Restate word for word the entries below, starting at the line with "Alice, 1998" and ending at the line with "Used 2016 GMC". Keep both end lines and omit the pictures.

====

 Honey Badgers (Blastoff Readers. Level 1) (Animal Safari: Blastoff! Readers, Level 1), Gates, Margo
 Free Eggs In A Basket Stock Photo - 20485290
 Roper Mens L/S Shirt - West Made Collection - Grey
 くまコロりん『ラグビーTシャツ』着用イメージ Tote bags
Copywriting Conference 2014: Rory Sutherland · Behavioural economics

====

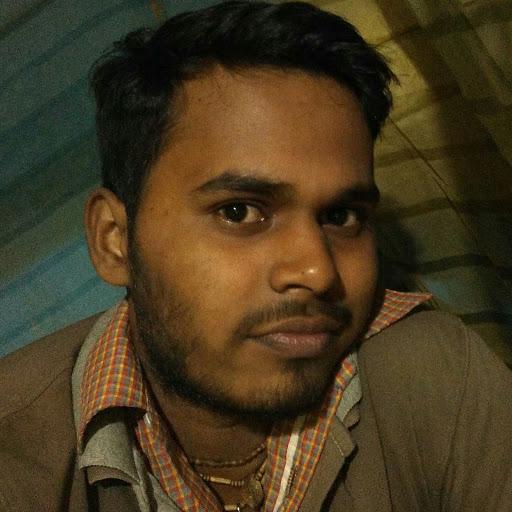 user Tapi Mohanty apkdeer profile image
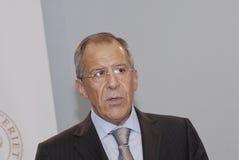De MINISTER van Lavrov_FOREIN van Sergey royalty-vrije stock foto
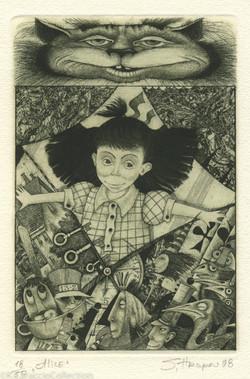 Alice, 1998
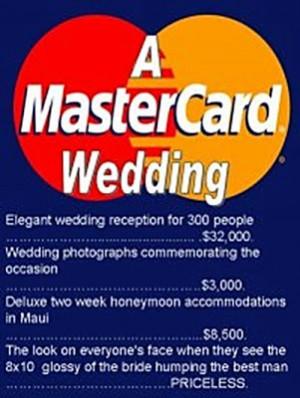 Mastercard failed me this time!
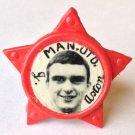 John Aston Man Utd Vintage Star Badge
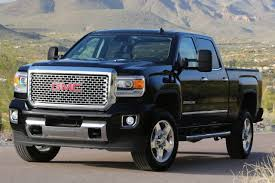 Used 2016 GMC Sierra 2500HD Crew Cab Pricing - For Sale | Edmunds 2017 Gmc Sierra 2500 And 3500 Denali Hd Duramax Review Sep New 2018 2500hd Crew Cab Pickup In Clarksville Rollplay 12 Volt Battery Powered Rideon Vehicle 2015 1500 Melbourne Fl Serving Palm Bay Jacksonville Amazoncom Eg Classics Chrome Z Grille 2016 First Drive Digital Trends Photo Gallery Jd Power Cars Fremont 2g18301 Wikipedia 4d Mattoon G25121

====

• RESPONSE
 Alice, 1998
 Mastercard failed me this time!
 John Aston Man Utd Vintage Star Badge
 Used 2016 GMC Sierra 2500HD Crew Cab Pricing - For Sale | Edmunds 2017 Gmc Sierra 2500 And 3500 Denali Hd Duramax Review Sep New 2018 2500hd Crew Cab Pickup In Clarksville Rollplay 12 Volt Battery Powered Rideon Vehicle 2015 1500 Melbourne Fl Serving Palm Bay Jacksonville Amazoncom Eg Classics Chrome Z Grille 2016 First Drive Digital Trends Photo Gallery Jd Power Cars Fremont 2g18301 Wikipedia 4d Mattoon G25121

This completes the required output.